Après cinq ans de kabars à travers l’Europe, le groupe Ti’Kaniki présente Maloya à l’Opéra, son premier EP enregistré dans le fameux Opéra Underground de Lyon.

Après des voyages à la Réunion, le collectif se forme et organise des kabars pendant cinq ans à Lyon en invitant des artistes renommés (René Lacaille, King Ayisoba, PapaTef). Décidés à créer leur propre répertoire, Ti’Kaniki sort Maloya à l’Opéra le 24 janvier, un premier EP intégralement enregistré en live au sein de l’Opéra Underground de Lyon. Ti’Kaniki désacralise ce lieu symbolique en y amenant une autre musique sacrée, le maloya, pour la première fois joué dans un opéra.
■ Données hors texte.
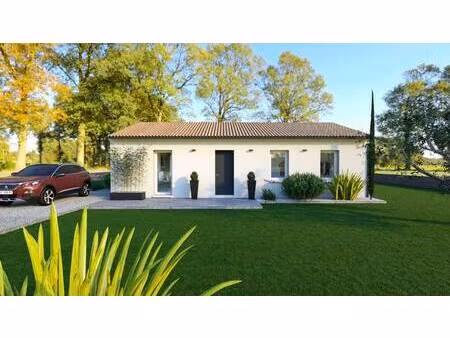 terrain avec maison neuve à vendre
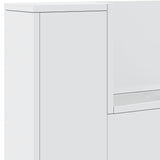 NNEVL Headboard Cabinet with LED White 140x16.5x103.5 cm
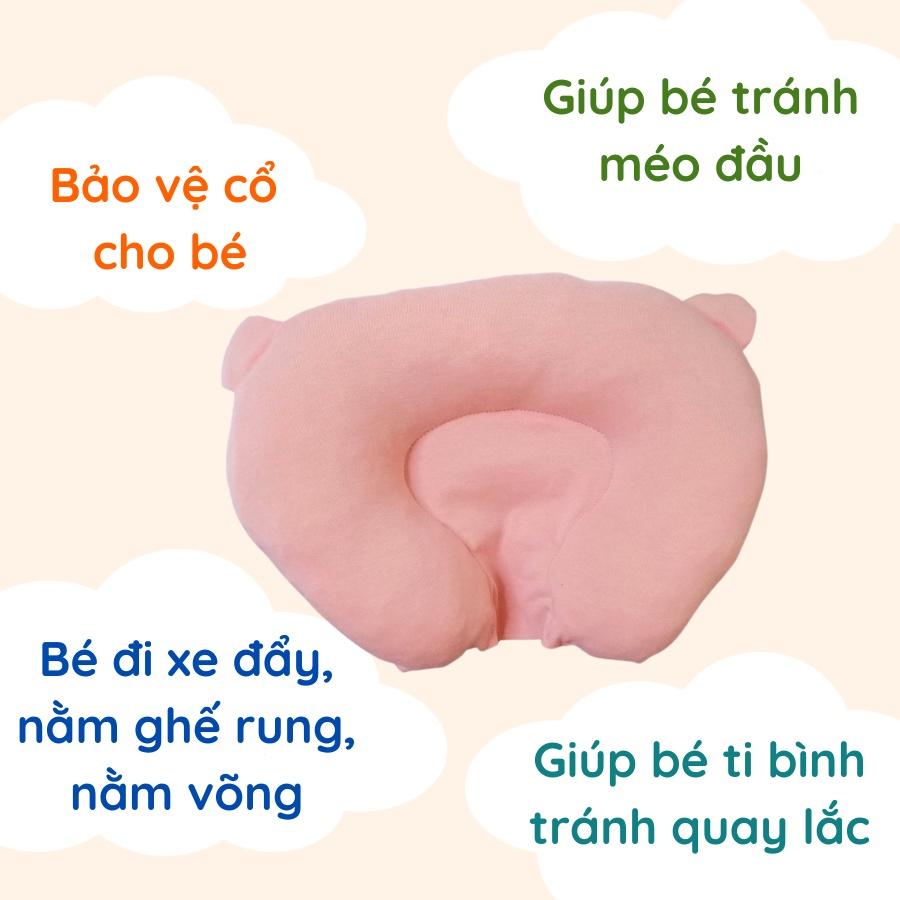 Gối Bảo Vệ Cổ Thun Lụa Hapiso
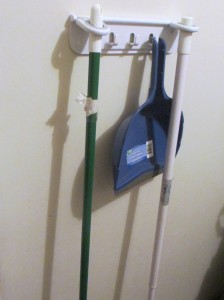 Mop and broom holder organizer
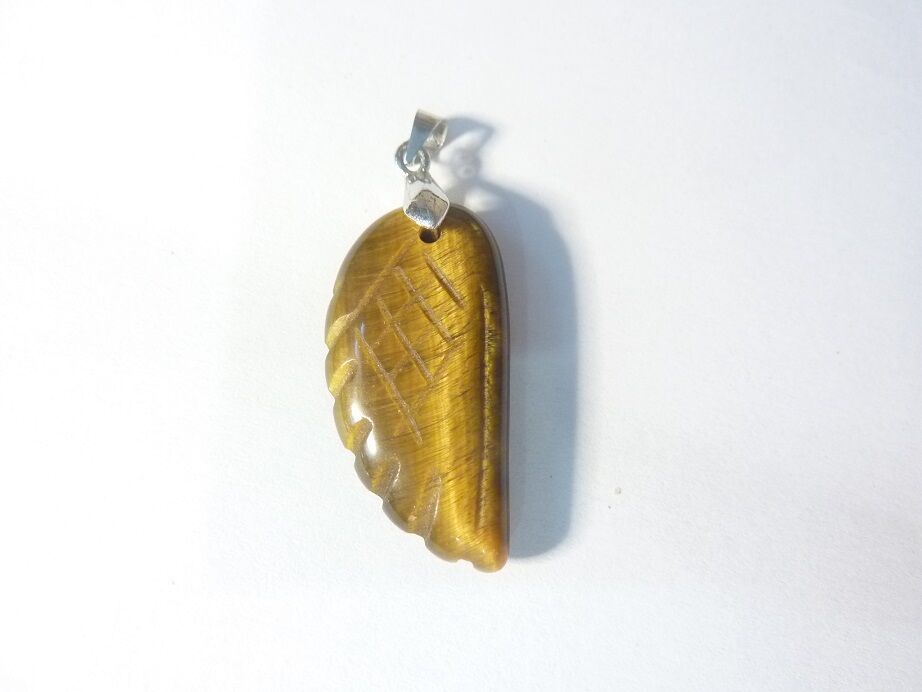 Pendentif Oeil de tigre Argent 925 protection et confiance en soi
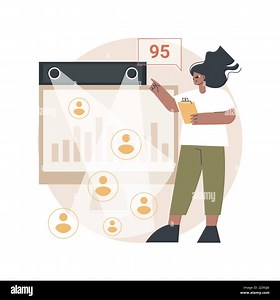 People counter system abstract concept vector illustration. Counting system, visitors recording technologies, people counter sensor, retail traffic re Stock Vector Image & Art - Alamy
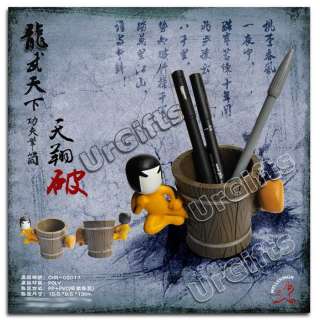 Bruce Lee Kung Fu Pen Holder Kick Trough To Another Side  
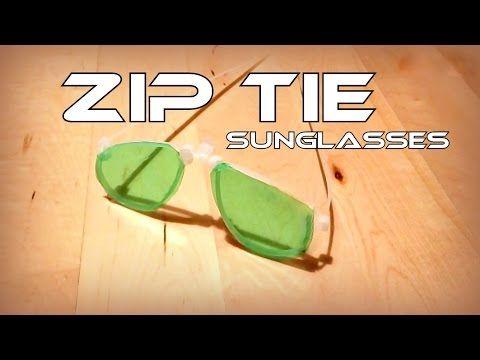 Zip Tie Sunglasses - Life Hack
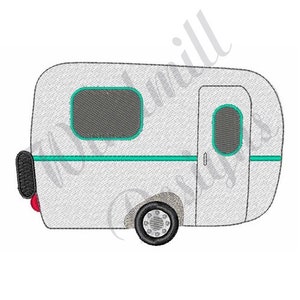 Camper Trailer - Machine Embroidery Design, Embroidery Designs, Machine Embroidery, Embroidery Patterns, Embroidery Files, Instant Download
Unis par leur passion commune pour le maloya, le collectif rassemble des musiciens réunionnais et métropolitains aux origines diverses. Cette musique traditionnelle de l’île de la Réunion trouve ses origines dans l’histoire complexe et douloureuse de l’île. Fruit de l’esclavage, il fut longtemps cantonné à des fêtes clandestines (les kabars) où les esclaves affirmaient leur désir d’indépendance dans une musique rituelle de transe.

Le collectif est composé à la fois de musiciens réunionnais comme la chanteuse Océane Gado, les percussionnistes Luc Moindranzé Karioudja et David Doris. À leurs côtés, des musiciens hyperactifs aux cultures diverses, Cindy Pooch (chanteuse de The Bongo Hop), Hadrien Santos Da Silva (ex batteur de Kumbia Boruka), Margaux Delatour du groupe Pixvae, ou encore Gaël Champion (Bigre !) et Jonathan Volson (Cirque Plume). Le collectif développe un maloya cosmopolite, novateur mais solidement ancré à ses racines.

Maloya à l’opéra est prévu pour le 24 janvier.